Some of the Disney Resorts

We had one day when we decided to just explore all of the Disney Resorts by taking various busses and/or the monorail. We started with the Magic Kingdom Resorts. Wilderness Lodge resembles the lodge at Yellowstone. In true Disney fashion they even have a waterfall, hot springs and a geyser out near the pool area. The Polynesian was, as you might imagine, much like what one would find in Hawaii. The lush plantings and the waterfalls near the entrance set a perfect stage. The Contemporary Resort is just that and was too modern and stark for our liking. The rates for these three resorts are in the $160---$300 range per night. The rates go up and down with the seasons with Christmas being the most expensive and the summer being the second most expensive time. 

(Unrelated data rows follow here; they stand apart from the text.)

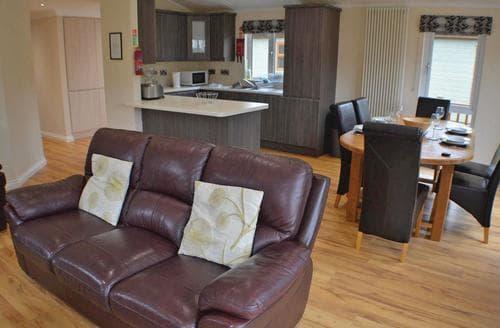 Last Minute Cottages - Delightful Littlehampton Lodge S111904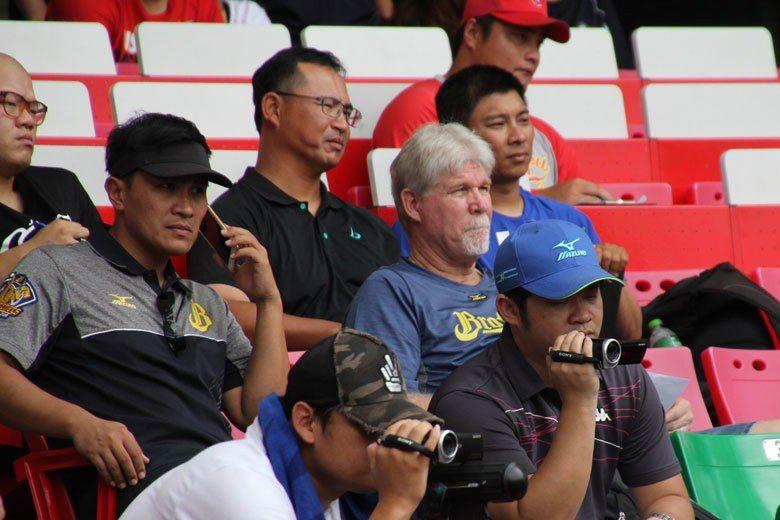 王金勇(左)擔任球探評價不錯,能夠提供教練充足資訊,幫助球隊敢於近期的選秀後大規...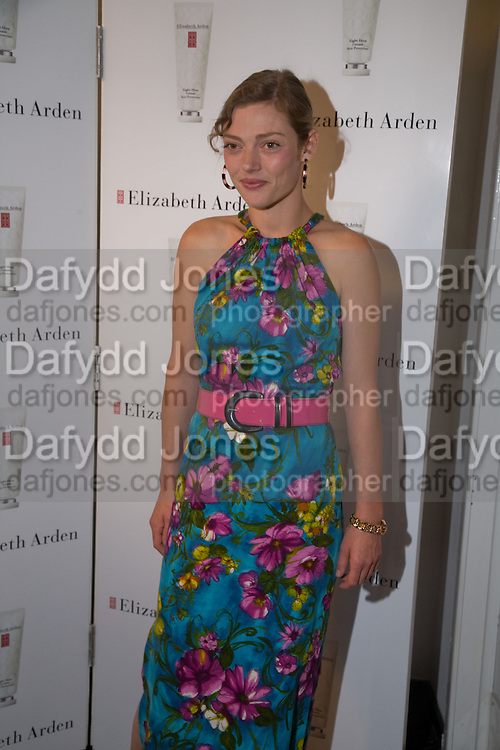 CAMILLA RUTHERFORD, Elizabeth Arden's 'Eight Hour' party. Kingly St. London. 7 August 2008. *** Local Caption *** -DO NOT ARCHIVE-© Copyright Photograph by Dafydd Jones. 248 Clapham Rd. London SW9 0PZ. Tel 0207 820 0771. www.dafjones.com.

The Wilderness Lodge                                        The Polynesian Resort

The second group we visited were near Epcot and in fact within walking distance to that park. Disney Yacht and Beach Club was beautiful and looked like it belonged along a New England coast. The lobby was decorated in a nautical motif and out by the lake was a partially sunken ship. But most intriguing was the pool area at the Beach Club. It had beautiful white sand all around the huge irregularly shaped pool. It seemed to go off in many different directions much like a stream. 


The Yacht Club 

Boardwalk was nearby and another interesting design. It was patterned after Coney Island in the 40s. These three resorts were higher in price than the first three, but I don't remember the amounts.

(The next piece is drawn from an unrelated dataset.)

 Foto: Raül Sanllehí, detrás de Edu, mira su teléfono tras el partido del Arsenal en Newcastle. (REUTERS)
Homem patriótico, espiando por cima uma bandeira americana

The Grand Floridian is the queen of resorts and breathtaking in all of its Victorian splendor. It is the most expensive resort at Walt Disney World with nightly rates starting at about $300 per night and going up to $500 in the low season. It reminded us of Del Coronodo which is near San Diego. As we walked through the lobby I couldn't get over four or more vases each as large as a dog house jam packed full of fresh cut flowers. Each arrangement at its widest must have measured five feet. The fragrance as we passed by was intoxicating. And I was even more surprised to find more such flower arrangements on the mezzanine. I tried to mentally calculate the florist's bill knowing that the flowers had to be changed often. They were too perfect to be more than a few hours old. In fact at first I thought they had to be artificial; they were that perfect and I couldn't comprehend ordering such a large amount of flowers for one vase.

We looked at the menus and were not surprised to see that at the Victoria & Albert's dinner was $85 per person (all you care to eat) or $115 if one wanted to sit at the chef's table. Dinner did not include wine. No, we didn't eat there.

So after visiting just a few of the Disney resorts we felt fortunate to be able to stay in our own home, sleep in our own bed, yet enjoy all that Disney World had to offer. We had a great time, but when the six nights were up, we were glad to be moving on. We had had enough vacation.

By the way we learned a few fun facts about Disney World from one of the bus drivers. 

There are 214 busses and 900 bus drivers to transport people from all the parks and resorts to all the parks and resorts. They operate from about one hour before opening (usually 7 a.m.) to 2 a.m. 

All totaled there are 25,000 rooms at Disney World.

And 55,000 are employed by the park.